Responding to critics (largely on the left) who accused existentialism for being inspired by a Nazi like Heidegger, Jean-Paul Sartre said that, while Heidegger was indeed a Nazi, his philosophy was not Nazi philosophy. ‘Heidegger was a philosopher well before he was a Nazi […] Marx borrowed his dialectic from Hegel. Are you going to say that Capital is a Prussian work?’[iii] Now, Sartre was talking about an intellectual who was quite clearly a Nazi – the publication of Heidegger’s Black Notebooks leaves no doubt about his political affinities – and yet Sartre could differentiate between the importance of Heidegger’s philosophical system and the man’s despicable character and political choices. Sartwell does not consider any such nuance when he accuses canonical Western thinkers of white supremacy. Were he able to provide exact evidence of a few colonial racists who justified their prejudices by referring to Plato or Descartes, Platonism or Cartesianism could not be blamed for colonialism. Descartes was a philosopher well before there was French colonialism as we know it today, and there is nothing in Plato to indicate that he might have known that Western Europe would be a globally dominant force two millennia later.
My contention remains that the reductive, anachronistic style of reasoning that Sartwell deploys could be used to dismiss any system of philosophy, or any philosopher who made foundational contributions, on the basis of contemporary problems. And I tried to explain this fallacy through a few examples in my previous article. Sartwell contends that the “main line” in Western philosophy is dualist and that thinkers like “Diogenes, Lucretius, Montaigne, Spinoza, Emerson, Dewey, and Foucault” and recent feminist and critical race theorists are but dissenters to it. Even here, he misses the elephant in the room, a non-dualist strand of Western philosophy that had the greatest intellectual and political impact in the last century not just in Europe, but more so in non-European countries – Marxism.

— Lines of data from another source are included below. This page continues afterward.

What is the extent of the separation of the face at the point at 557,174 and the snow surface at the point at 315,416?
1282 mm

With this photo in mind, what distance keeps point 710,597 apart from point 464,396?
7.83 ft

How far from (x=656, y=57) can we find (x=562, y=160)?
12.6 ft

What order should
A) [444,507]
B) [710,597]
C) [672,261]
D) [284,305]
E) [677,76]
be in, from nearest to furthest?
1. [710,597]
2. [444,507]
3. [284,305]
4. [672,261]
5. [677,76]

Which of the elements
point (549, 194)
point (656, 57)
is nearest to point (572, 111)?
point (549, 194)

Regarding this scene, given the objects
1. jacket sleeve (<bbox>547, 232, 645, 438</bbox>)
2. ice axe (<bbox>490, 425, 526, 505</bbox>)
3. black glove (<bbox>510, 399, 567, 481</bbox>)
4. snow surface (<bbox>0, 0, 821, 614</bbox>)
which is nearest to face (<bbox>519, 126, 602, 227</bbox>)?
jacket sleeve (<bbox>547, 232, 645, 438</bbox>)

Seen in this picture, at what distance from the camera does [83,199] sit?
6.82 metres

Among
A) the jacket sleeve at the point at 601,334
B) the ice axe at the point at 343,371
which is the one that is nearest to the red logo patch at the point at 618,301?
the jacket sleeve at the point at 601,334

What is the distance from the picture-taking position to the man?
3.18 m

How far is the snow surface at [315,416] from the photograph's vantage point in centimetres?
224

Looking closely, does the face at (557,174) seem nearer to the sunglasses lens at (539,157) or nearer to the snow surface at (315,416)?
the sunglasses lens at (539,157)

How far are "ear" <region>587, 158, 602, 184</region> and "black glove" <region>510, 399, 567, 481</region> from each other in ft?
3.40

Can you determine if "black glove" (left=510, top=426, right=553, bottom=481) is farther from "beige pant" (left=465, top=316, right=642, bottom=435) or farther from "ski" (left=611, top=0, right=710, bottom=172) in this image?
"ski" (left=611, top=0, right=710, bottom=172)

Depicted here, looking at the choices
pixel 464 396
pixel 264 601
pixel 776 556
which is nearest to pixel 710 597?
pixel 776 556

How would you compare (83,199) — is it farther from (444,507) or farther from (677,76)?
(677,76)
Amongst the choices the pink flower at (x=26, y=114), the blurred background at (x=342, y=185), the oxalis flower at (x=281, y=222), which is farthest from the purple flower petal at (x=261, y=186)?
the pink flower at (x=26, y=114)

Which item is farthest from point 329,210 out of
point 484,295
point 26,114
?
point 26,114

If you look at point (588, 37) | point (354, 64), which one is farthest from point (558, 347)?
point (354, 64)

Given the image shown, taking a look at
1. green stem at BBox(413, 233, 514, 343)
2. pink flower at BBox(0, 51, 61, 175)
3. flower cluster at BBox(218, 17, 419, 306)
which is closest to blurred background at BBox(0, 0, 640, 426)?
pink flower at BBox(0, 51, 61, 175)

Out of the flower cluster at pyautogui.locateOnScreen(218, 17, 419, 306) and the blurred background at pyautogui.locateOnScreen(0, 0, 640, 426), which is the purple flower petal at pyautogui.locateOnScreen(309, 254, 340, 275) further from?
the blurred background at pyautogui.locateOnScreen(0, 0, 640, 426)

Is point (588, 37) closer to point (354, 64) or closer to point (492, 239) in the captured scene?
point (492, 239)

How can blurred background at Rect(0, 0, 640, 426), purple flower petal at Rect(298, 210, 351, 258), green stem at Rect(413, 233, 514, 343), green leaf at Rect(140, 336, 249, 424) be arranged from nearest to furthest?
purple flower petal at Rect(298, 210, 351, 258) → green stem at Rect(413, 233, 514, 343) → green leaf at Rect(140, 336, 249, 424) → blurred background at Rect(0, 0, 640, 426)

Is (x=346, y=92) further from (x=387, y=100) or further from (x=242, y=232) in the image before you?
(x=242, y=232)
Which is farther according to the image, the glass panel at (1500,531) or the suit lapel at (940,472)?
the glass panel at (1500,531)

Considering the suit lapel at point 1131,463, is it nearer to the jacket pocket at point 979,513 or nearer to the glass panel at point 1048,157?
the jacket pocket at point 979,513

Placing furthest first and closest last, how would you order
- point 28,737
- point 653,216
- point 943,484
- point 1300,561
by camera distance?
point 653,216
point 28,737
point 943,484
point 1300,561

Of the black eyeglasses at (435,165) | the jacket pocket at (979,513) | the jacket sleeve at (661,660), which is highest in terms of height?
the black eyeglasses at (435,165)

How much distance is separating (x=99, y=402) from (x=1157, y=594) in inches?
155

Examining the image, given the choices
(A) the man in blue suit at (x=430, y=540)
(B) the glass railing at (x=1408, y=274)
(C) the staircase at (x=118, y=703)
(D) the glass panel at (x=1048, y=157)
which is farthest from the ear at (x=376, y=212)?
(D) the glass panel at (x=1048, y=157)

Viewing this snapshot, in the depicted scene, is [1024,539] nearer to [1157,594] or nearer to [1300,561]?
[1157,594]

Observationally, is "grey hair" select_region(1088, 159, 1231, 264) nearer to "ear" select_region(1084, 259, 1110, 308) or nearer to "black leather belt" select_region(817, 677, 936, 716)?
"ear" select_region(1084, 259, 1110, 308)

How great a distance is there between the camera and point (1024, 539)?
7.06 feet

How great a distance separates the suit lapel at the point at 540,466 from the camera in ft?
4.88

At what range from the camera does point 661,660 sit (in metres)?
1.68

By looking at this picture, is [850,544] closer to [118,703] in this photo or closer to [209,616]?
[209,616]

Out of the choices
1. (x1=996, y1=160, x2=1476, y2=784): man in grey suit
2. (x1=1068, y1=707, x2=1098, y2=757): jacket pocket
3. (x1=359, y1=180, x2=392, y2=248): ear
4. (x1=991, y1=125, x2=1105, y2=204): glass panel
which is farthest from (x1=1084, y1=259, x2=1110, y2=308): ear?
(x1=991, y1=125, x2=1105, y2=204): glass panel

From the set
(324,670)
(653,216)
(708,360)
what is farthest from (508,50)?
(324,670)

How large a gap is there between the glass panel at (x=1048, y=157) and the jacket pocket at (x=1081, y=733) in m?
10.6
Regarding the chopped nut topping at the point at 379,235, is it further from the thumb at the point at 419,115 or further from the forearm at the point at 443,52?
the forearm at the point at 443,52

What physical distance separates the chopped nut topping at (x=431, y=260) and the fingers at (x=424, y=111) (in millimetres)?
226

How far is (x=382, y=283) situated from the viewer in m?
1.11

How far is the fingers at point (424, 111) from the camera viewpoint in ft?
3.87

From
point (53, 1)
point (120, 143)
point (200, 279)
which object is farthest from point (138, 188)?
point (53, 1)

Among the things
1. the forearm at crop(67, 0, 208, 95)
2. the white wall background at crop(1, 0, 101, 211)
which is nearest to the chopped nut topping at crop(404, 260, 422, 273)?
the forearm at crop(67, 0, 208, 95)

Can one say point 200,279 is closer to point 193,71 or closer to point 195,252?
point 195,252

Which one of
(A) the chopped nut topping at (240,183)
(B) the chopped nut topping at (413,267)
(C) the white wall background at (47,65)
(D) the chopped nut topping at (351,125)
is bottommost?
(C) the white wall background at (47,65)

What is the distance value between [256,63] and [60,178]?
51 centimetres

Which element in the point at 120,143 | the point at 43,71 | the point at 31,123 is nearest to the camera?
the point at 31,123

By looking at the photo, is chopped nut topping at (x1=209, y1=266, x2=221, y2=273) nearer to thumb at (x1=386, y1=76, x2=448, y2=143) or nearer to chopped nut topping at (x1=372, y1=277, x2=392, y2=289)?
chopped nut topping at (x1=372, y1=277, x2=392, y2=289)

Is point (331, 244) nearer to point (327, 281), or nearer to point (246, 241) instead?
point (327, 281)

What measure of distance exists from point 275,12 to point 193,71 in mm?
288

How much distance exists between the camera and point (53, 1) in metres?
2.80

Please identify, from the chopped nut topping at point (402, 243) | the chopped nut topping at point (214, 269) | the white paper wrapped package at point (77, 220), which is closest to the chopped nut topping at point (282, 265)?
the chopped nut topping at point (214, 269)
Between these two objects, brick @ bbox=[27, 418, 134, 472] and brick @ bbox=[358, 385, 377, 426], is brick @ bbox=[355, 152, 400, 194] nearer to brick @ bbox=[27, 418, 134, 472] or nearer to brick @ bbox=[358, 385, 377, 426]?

A truly leftist thing to do today would be to resist the philosophical policemen who want to arrest the emancipatory legacy within the Western tradition. And, yes, that includes Plato.
Notes:
[i] Alain Badiou, Plato’s Republic: A Dialogue in 16 Chapters. Cambridge: Polity Press, 2015.
[ii] Slavoj Žižek, “The Three Events of Philosophy”, in International Journal of Žižek Studies, Vol.7 No.1, p.12.
[iii] Jean-Paul Sartre, We Have Only This Life to Live: The Selected Essays of Jean-Paul Sartre 1939-1975. Ed. Ronald Aronson and Adrian Van Den Hoven. New York: New York Review of Books, 2013, p.87.